Tavares Nieto insistió en que la reorganización no debe levantarse alrededor de una sola corriente ni de una sola marca sindical, sino abrirse a todas las expresiones que coincidan en una ruta común. “Hemos decidido impulsar el proyecto de unificación, donde todas las corrientes sindicales que coincidan, integremos un proceso”, dijo. Según planteó, el objetivo es reconstruir una representación con respaldo real entre los trabajadores y no una nueva dirigencia sostenida sólo por acuerdos entre grupos.
En ese mismo tono, cuestionó que algunos liderazgos sigan disputando espacios de representación mientras permanecen fuera de las escuelas o centros de trabajo. Para él, la regularización de la vida sindical en Michoacán pasa también por devolver orden a esa situación. “Por bien del magisterio, de los trabajadores y de la educación, todos deben estar ubicados porque no hay legalidad en Michoacán y esto se tiene que regularizar”, afirmó.
Como salida, propuso elegir a la dirigencia estatal mediante voto universal, libre, directo y secreto, con la intención de que el magisterio cuente con una representación formalmente reconocida.
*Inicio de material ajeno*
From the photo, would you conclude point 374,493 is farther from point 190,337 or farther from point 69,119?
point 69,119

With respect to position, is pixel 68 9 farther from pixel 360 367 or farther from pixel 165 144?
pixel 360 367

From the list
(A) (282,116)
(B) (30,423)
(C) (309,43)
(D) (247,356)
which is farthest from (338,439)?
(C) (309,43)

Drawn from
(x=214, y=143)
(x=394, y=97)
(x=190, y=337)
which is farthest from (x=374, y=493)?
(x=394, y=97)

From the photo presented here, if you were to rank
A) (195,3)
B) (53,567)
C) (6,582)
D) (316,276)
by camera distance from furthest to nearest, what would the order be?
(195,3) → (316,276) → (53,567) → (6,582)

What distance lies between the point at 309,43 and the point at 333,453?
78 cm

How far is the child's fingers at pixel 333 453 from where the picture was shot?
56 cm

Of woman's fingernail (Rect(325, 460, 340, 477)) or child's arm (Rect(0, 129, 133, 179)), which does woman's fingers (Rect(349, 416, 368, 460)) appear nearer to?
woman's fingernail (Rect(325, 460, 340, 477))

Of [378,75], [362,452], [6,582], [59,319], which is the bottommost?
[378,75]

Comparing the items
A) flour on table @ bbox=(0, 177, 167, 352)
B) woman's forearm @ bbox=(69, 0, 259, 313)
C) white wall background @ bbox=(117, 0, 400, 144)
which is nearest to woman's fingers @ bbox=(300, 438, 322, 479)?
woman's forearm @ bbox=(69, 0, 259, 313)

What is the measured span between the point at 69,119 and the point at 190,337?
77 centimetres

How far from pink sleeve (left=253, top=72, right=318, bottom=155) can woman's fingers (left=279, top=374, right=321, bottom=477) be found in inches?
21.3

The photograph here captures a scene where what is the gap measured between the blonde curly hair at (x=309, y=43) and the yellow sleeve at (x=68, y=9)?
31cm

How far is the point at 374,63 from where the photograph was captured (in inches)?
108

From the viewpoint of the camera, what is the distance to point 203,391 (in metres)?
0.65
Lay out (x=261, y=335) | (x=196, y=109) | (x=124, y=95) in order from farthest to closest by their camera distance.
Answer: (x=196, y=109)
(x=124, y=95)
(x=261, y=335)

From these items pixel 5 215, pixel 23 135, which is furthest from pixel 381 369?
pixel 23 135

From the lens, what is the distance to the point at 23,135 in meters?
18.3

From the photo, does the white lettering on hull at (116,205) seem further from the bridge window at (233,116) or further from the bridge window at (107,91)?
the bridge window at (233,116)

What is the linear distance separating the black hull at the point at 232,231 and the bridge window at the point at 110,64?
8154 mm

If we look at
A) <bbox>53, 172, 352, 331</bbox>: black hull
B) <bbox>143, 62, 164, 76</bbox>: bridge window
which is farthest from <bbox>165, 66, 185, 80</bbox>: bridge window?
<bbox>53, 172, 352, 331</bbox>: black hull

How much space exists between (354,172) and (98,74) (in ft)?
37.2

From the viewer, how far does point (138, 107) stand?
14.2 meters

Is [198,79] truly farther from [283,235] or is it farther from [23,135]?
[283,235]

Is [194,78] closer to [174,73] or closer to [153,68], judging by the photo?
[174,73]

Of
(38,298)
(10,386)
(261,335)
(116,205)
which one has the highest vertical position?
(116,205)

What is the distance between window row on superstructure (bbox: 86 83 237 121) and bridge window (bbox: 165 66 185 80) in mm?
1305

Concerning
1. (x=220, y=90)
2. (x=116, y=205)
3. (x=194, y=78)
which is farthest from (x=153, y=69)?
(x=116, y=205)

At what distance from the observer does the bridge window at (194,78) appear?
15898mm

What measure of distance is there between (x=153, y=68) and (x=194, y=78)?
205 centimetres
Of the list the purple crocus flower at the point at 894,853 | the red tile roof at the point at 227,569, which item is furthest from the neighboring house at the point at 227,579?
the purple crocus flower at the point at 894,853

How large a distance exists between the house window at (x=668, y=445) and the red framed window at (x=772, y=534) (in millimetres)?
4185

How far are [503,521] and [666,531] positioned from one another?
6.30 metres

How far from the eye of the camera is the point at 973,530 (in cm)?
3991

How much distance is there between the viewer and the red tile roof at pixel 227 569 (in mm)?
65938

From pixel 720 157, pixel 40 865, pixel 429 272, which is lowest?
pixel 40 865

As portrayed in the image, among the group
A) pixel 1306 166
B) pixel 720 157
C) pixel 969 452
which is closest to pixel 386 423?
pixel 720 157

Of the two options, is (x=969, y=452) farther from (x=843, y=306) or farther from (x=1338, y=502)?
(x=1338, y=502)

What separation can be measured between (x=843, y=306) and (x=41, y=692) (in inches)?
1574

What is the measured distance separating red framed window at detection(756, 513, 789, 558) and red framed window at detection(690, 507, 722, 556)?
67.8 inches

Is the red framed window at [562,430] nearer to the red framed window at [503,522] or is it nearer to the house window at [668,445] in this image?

En sus palabras, se trata de elegir “la dirigencia estatal de los trabajadores de la educación de Michoacán, a través del voto universal, libre, directo y secreto” y “sin condicionamientos”.
También lanzó una crítica a los intentos de renovación que no tengan sustento legal. “De nada sirve que una alianza de gente convoque a un evento de renovación si va a ser una dirigencia que no tiene la legalidad, que no tiene el reconocimiento del Tribunal Federal de Conciliación y Arbitraje, ni del gobierno del Estado”, señaló.
Otro de los puntos que puso sobre la mesa fue la baja participación que, según dijo, tuvo la movilización del pasado 20 de marzo en varias regiones del estado. Frente a los reportes difundidos por sectores de la CNTE, aseguró que hubo zonas donde “había regiones que había cero paro” y otras donde “suspendieron por solidaridad, pero no se fueron al paro”. A esa lectura sumó una advertencia sobre el ánimo de la base: “la gente ya no le crea a nadie, la gente está como al margen de esta participación, no hay motivación”.
Además del llamado a la unificación, Tavares Nieto vinculó esta ruta con la defensa de demandas pendientes del magisterio michoacano, entre ellas rezagos administrativos, derechos laborales y la necesidad de reconstruir una representación con legitimidad. Bajo esa lógica, insistió en que lo que hoy hace falta en Michoacán es una dirigencia “legal y legítima que tenga respaldo”.